L’Assemblée générale des Nations unies s’est ouverte ce mardi. Un débat récurrent fait son retour : la réforme du Conseil de sécurité. La chercheuse Alexandra Novosseloff analyse pour nous la situation.
Le Conseil de sécurité de l'ONU a été réformé une seule fois, en 1964. Photo : ONU/Eskinder Debebe
Le sujet revient sur la table régulièrement, et s’invite à nouveau au rendez-vous annuel des chefs d’État, l’Assemblée générale de l’Organisation des Nations unies (ONU). L’une des nombreuses mesures du “Pacte pour l’avenir” adopté par les États membres dimanche 22 septembre prévoit un élargissement du Conseil de sécurité de l’ONU, pour rendre l’organe “plus représentatif, plus inclusif et plus démocratique”.

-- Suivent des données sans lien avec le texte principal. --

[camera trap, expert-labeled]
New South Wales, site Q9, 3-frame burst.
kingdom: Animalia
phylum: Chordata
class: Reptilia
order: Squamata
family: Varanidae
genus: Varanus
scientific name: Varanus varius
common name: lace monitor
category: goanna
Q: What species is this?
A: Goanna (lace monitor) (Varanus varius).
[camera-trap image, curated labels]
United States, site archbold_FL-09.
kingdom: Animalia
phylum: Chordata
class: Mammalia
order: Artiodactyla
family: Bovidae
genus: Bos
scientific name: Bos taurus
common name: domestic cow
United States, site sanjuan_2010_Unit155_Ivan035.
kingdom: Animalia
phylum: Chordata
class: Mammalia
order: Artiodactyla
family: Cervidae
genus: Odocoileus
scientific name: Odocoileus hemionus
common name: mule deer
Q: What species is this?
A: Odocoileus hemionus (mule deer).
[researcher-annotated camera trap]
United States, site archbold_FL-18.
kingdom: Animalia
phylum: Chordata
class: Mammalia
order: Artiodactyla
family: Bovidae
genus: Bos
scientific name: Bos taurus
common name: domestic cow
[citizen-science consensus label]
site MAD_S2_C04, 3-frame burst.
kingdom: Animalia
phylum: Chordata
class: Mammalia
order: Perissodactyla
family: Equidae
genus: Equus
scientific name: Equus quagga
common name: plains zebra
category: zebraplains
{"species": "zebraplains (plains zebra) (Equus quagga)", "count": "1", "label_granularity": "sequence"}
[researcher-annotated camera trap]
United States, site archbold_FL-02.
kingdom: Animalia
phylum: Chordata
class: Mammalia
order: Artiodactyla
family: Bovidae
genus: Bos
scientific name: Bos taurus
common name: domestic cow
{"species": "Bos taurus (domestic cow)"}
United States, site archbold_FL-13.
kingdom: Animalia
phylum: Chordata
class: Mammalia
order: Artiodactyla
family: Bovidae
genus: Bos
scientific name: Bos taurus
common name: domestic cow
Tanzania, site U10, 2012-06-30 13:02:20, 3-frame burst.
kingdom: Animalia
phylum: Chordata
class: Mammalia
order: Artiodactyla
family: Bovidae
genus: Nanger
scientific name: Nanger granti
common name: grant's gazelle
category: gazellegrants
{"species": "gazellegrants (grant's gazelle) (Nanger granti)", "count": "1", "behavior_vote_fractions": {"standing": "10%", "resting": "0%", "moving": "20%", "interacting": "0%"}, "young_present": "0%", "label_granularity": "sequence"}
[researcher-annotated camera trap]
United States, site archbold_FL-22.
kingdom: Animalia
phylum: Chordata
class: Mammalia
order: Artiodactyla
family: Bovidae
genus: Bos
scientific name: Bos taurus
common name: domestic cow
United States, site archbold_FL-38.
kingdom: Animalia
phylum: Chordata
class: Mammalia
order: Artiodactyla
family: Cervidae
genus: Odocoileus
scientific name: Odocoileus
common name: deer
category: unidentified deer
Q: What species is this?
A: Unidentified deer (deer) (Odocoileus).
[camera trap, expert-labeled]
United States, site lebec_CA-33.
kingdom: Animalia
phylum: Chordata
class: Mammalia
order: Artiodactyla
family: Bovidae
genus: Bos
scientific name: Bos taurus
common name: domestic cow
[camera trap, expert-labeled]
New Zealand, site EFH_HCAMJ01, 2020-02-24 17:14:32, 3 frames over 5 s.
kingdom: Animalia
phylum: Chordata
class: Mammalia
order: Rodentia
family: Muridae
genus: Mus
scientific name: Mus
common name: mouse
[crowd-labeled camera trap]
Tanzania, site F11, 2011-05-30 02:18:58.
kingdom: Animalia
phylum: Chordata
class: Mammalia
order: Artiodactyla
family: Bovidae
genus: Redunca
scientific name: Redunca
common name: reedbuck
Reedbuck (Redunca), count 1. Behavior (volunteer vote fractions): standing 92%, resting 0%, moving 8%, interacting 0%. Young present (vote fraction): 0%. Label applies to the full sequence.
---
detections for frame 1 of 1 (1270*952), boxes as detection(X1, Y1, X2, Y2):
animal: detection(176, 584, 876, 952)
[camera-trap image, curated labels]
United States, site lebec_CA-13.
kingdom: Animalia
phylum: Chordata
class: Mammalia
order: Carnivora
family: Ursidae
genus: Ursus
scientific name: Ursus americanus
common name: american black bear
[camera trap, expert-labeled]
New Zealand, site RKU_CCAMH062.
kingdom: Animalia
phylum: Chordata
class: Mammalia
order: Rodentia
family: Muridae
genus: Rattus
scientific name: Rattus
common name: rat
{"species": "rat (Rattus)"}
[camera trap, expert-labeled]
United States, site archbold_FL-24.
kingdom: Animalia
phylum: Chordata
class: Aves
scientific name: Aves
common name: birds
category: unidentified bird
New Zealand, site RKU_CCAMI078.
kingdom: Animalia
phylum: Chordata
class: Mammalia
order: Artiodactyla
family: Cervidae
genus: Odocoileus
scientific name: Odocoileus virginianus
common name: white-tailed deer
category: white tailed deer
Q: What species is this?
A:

Deux semaines plus tôt, les États-Unis avaient annoncé soutenir l’octroi de deux sièges permanents pour les pays africains, sans droit de veto. Comme l’Amérique latine, l’Afrique ne dispose pas de siège parmi les cinq permanents (la Chine, les États-Unis, la France, le Royaume-Uni et la Russie). Cela pose la question de la représentativité de l’organe, “chargé du maintien de la paix et de la sécurité internationale”, qui compte au total quinze membres.
Alexandra Novosseloff est chercheuse associée au Centre Thucydide de l’université Paris-Panthéon-Assas et autrice de l’ouvrage Le Conseil de sécurité des Nations unies.
"Il n'y aucune chance qu'une réforme passe" d'après Alexandra Novosseloff. Photo : Institut International peace
Les États membres de l’ONU aborderont sûrement la question de l’élargissement cette semaine. Une réforme du Conseil pourrait-elle être prochainement adoptée ?
Alexandra Novosseloff : Il n’y a aucune chance qu’une réforme passe. Les États-Unis ont donné leur accord pour l’inclusion de pays africains, mais c’est une promesse qu’ils font à intervalles réguliers à d’autres : l’Inde, le Japon, etc. Ce qu’il faut, c’est un texte sur lequel il puisse y avoir des négociations, et il n’y en a pas pour le moment. Vous connaissez l’expression : les promesses n’engagent que ceux qui y croient. Et c’est ce qui coûte le moins cher ! Les États-Unis n’y croient pas une seule seconde, et cela ne serait pas dans leur intérêt. L’autre obstacle, c’est que les régions concernées n’arrivent pas à se mettre d’accord. Les États africains n’ont pas réussi à déterminer les pays qui siègeraient.
L’élargissement du Conseil pourrait-il être un remède aux faiblesses de l’ONU ?
Il y a une espèce d’injustice à la non-représentation de l’Afrique et de l’Amérique latine parmi les membres permanents. Mais je ne pense pas que la réforme du Conseil soit la solution à son impuissance : l’élargissement ne va pas amener des États comme Israël à respecter les résolutions adoptées. La réflexion est mal engagée à partir du moment où l’on cherche à rendre le Conseil plus représentatif. Ce n’est pas son objectif, qui est d’agir au nom de tous les pays. Il faut des États qui aient des capacités d’action diplomatique et militaire. Et les discussions sont bien différentes à 15, à 25 ou à 30 : ça deviendrait une mini assemblée générale. Un Conseil de sécurité élargi serait moins efficace que l’actuel.
Ces volontés de réforme ont connu de nombreux échecs par le passé…
C’est un serpent de mer depuis une trentaine d’années. Les permanents ne veulent pas que de nouveaux membres aient le droit de veto. Et les pays africains ne veulent évidemment pas qu’on leur crée un statut de membres permanents sans droit de veto. Donc on tourne en rond. Avant la dernière et unique réforme de 1964 (NDLR : le Conseil était passé de 11 à 15 membres), il avait fallu sept ans de débats. Les discussions ont repris il y a 30 ans, avec la création d’un groupe de travail sur le sujet de l’élargissement en 1994. Aucune des nombreuses propositions n’a abouti : jusqu’ici, les États-Unis, la Chine et la Russie étaient opposés à toute réforme qui leur ferait perdre du pouvoir.